The most dishonest aspect, even more dishonest than Hillary, is the media argument that by calling Obama and terrorist anti-American they are simply seeing he can take a hit. Was McCarthy testing Dean Acheson' s mettle?

I'm a white Southerner who knows racial politics when he sees it. I didn't vote for Helms and won't vote for Hillary.

April 17, 2008 11:41 AM

roidubouloi said:

Obama is going to get the nomination because he is a gifted politician who is able to move large numbers of people to support him, to donate to his campaign, and to vote for him.  More than Hillary.

He also has the good fortune to be running against Hillary Clinton who is a singularly incompetent politician with no competitive electoral experience, virtually no political accomplishments (although some very notable failures), and no political talent -- a wonk who should be someone's chief of staff or a cabinet secretary on a good day.  Forget about whether her "experience" makes her "qualified" to be president.  She obtained her present position by being married to Bill Clinton.  But for that relationship, it is highly unlikely that this woman, or any person of such brittle charm, would ever have had a political career at all.  However, even if one assumes that somewhere inside of Hillary there exists some of the necessary talent for a political career, her undoing is the fact that she rose to this political height without ever having had to work her way up in any important respect.

Politics is a craft.  There is a lot to know about how to conduct yourself and a campaign that is only learned by doing, like any other craft.  Hillary never learned it because she never had to do it --courtesy of Bill Clinton and Charlie Rangel.  Thus, when she arrived on the big stage, she had NONE of the experience that really counts and she blew it.  This is Hillary's very first competitive election.  It shows.

April 17, 2008 11:53 AM

ctrogers said:

But then, it always amazes me how the general public can't pick up on the substance, and the Clinton campaign actually has to attack on the issues relating who Obama really is.  But then again, who he really is might be a little substantive.

April 17, 2008 12:54 PM

johnbr55a said:

Here's a great poll question.

Which tape do you find most disgusting? The on of the cheerleader beating, or the three-way mugging of Obama on ABC?

April 17, 2008 1:05 PM

dcshungu said:

blackton  said:

"dschungu, the reason Obama is on the brink of being the nominee is simply because more voters voted for him."

jobeek2  said:

"dcshungu  said: "Obama, who is on the brink of being the nominee simply because TNR, Scheiber and the amen crowd gave him a free pass""

_MATERIAL SHOWN:_
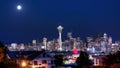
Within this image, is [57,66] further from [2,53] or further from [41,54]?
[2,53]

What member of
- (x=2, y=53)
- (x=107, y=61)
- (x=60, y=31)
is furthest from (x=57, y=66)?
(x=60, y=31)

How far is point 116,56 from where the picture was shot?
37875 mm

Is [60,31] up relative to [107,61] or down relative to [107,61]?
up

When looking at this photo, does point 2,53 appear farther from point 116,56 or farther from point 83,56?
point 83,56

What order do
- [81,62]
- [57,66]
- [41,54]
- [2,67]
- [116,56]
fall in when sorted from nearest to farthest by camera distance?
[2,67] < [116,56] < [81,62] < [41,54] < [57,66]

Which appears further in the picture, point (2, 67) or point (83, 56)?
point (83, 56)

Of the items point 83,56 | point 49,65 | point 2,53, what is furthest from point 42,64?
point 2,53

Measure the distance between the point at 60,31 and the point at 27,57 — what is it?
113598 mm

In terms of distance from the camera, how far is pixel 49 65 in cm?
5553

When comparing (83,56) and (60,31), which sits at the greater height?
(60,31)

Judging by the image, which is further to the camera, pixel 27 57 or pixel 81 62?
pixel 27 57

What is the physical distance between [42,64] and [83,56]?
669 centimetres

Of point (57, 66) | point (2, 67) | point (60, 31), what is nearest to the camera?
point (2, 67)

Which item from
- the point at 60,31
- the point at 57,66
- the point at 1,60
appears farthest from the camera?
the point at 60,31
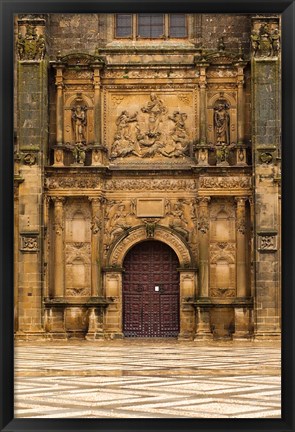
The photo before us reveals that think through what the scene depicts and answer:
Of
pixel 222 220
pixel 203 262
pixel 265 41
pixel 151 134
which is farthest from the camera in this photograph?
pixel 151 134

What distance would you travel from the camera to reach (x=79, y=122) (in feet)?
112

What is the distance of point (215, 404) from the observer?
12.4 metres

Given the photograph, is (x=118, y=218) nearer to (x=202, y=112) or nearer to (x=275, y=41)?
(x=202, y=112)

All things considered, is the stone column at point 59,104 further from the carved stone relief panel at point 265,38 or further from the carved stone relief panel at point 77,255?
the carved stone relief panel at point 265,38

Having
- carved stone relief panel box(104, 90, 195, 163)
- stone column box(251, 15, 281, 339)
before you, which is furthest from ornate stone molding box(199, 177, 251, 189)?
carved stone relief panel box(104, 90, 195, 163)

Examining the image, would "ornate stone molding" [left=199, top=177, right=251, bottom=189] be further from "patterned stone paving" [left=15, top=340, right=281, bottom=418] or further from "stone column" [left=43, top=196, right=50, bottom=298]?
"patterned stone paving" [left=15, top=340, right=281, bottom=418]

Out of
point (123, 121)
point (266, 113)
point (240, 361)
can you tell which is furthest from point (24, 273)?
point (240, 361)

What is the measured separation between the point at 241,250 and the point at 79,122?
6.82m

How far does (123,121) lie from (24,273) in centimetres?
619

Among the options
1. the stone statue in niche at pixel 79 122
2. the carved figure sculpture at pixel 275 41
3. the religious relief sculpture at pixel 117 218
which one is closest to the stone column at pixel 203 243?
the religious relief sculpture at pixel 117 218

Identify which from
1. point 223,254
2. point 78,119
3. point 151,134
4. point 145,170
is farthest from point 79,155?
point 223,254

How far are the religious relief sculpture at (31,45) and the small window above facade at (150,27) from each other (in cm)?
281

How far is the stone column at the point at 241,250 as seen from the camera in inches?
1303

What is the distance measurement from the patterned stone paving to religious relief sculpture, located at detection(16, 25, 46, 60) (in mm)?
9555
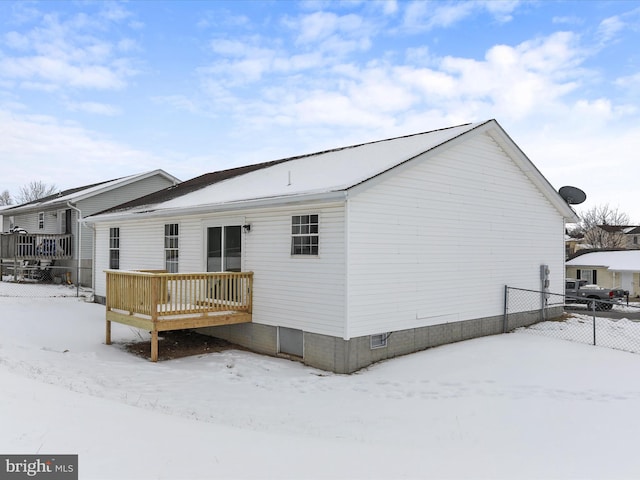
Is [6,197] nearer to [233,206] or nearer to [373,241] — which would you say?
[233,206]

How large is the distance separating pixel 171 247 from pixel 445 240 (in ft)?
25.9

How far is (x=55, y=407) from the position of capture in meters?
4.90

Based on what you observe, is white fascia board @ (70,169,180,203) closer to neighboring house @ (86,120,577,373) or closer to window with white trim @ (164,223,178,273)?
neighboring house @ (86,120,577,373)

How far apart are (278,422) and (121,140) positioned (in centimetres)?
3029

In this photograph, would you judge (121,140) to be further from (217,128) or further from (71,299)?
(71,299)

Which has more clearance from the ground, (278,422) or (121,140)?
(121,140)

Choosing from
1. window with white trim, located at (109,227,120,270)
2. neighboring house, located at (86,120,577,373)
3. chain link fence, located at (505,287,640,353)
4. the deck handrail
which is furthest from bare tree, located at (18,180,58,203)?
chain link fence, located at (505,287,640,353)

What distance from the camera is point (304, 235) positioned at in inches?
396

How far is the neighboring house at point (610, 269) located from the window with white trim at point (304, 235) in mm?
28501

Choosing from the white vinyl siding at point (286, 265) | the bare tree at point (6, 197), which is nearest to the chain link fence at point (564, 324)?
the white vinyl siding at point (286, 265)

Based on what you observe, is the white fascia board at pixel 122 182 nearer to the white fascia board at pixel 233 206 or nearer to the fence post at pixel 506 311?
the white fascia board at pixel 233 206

* * *

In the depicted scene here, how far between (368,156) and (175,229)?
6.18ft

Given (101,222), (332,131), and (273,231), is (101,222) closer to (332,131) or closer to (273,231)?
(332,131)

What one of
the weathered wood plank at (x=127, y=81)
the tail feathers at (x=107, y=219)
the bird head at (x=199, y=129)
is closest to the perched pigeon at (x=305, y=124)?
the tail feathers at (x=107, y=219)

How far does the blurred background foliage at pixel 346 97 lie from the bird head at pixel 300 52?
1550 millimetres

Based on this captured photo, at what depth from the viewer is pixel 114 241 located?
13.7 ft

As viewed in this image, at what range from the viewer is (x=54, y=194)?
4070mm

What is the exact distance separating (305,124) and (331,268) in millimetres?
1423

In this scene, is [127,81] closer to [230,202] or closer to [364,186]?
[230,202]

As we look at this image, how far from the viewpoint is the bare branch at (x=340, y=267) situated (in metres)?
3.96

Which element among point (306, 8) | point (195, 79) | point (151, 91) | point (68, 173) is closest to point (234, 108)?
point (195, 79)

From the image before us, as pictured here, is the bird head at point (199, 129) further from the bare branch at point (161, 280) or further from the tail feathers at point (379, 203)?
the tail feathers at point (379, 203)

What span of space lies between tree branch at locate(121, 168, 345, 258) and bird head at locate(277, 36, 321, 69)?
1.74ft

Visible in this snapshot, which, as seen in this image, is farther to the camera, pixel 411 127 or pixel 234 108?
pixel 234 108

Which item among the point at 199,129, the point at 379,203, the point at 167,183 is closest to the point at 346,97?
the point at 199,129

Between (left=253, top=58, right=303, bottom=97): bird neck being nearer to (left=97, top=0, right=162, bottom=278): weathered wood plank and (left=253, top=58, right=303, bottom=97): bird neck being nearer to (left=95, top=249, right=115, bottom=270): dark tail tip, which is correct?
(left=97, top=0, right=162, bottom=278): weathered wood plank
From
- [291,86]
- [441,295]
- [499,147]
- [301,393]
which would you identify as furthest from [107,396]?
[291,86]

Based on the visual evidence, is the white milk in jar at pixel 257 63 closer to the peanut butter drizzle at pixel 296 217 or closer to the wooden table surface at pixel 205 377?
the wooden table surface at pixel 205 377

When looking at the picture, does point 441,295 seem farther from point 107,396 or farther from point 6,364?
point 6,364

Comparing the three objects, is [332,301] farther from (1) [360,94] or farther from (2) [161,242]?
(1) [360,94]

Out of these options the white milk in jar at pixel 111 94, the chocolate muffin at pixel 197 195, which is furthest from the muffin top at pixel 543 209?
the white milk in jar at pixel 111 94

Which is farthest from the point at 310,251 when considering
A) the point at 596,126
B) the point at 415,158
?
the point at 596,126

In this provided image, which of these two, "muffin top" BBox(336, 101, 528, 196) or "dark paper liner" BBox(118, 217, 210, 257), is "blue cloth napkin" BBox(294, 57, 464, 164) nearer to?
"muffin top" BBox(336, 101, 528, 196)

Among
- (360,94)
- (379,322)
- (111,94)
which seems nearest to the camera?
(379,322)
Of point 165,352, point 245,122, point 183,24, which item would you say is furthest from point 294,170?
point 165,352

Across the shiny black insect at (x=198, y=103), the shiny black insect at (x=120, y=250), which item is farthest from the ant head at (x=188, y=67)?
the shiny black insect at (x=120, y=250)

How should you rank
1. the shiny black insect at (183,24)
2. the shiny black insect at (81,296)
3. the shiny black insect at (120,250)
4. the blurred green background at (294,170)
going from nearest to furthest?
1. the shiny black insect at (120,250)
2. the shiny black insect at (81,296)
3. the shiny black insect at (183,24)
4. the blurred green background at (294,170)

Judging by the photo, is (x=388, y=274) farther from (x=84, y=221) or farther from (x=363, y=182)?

_TASKS FOR THIS EXERCISE:_
[1] List every timestamp that appears in the comment thread about Obama and Hillary Clinton.
[2] Go on with the comment thread about Obama and Hillary Clinton, starting after its last line.

_SOLVED TASKS:_
[1]
April 17, 2008 11:41 AM
April 17, 2008 11:53 AM
April 17, 2008 12:54 PM
April 17, 2008 1:05 PM

[2]
Don't tell me you're that naive! Hillary was absolutely skewered by TNR (after IA: "Hillary=toast") and Hardball et al. so relentlessly that  for anyone to think that did not have anything to do with the rise of Obama is just silly. Gore was made into a Pinocchio, a serial fabricator, by the press and we wound up with the Village Idiot as POTUS,  the guy they had touted as someone you would feel comfortable having a beer with, as opposed to the "stiff" Gore...yeah, right. Look at who wound up with the Nobel Prize, and who is about to return to Texas as the Worst.POTUS.Ever.

Trust the press at your own peril! They sank Hillary, they'll sink Obama with the stroke of a pen or is that a keystroke...?

April 17, 2008 1:38 PM

roidubouloi said:

Well, have it your way dcshungu.  The voters don't have opinions, only the press matters.  In that case, Hillary, by failing to win the press, lost the nomination.  Obama, by winning the press, won the nomination.  We will have to wait and see who is more successful at winning the press in the general election, Obama or McCain.  Either way, when it comes to politics, Hillary is a loser because she doesn't know how to play the game in the real world (makes her a lot like Bush in many ways, only his tenuous grasp on reality only manifested itself once he was already in the White House, thanks to Antonin Scalia).

April 17, 2008 1:54 PM

blackton said:

jesus dschungu, what is it like to think that you are the only smart person around, that only you can see the truth? I hated Hillary long before the media started to hate her, I started hating her during her reelection campaign in 2006 when she pissed away 36 million dollars for a non-serious campaign, living life like a princess.

You make no sense, you say the media will destroy Obama like they destroyed Hillary, therefore vote for Hillary??? And did you read what I said? I am confident that McCain will continue that process of devaluing the dollar so if I vote my own financial interests McCain is my guy. Bush, by his craven attitude toward the chinese, has helped me immensely since years ago I bought real estate in China (where it is booming). Your whining is meaningless to me.

But please, do me a personal favor and vote for McCain in November. When the yuan is at 5 to the dollar I can sell my house in China and retire. If Obama is elected (which will bolster the dollar), well than my retirement will have to be postponed, so if you want to hurt me, vote for Obama.

April 17, 2008 2:29 PM

blackton said:

roi, yyeah dschungu is a little unhinged now. no mention from him about if how Bill had kept it in his pants, Gore would have won (more), and nothing about Nader, or the botched ballot in Florida, nor anything about how Gore had uneven debates, no, it is all the presses fault. Simple minds seek simple answers.

April 17, 2008 2:35 PM

raaron said:

I hope people are still reading after the flame war above...

If there was ever a demonstration of the desperate need to change the nature of politics in this country, last night's debate was it.  Yes, Obama was off his game.  Yes, Hillary was her predictably nasty and knowledgeable self.  But like Sky Masterson observed, "Who are you picking, a guy or a horse?"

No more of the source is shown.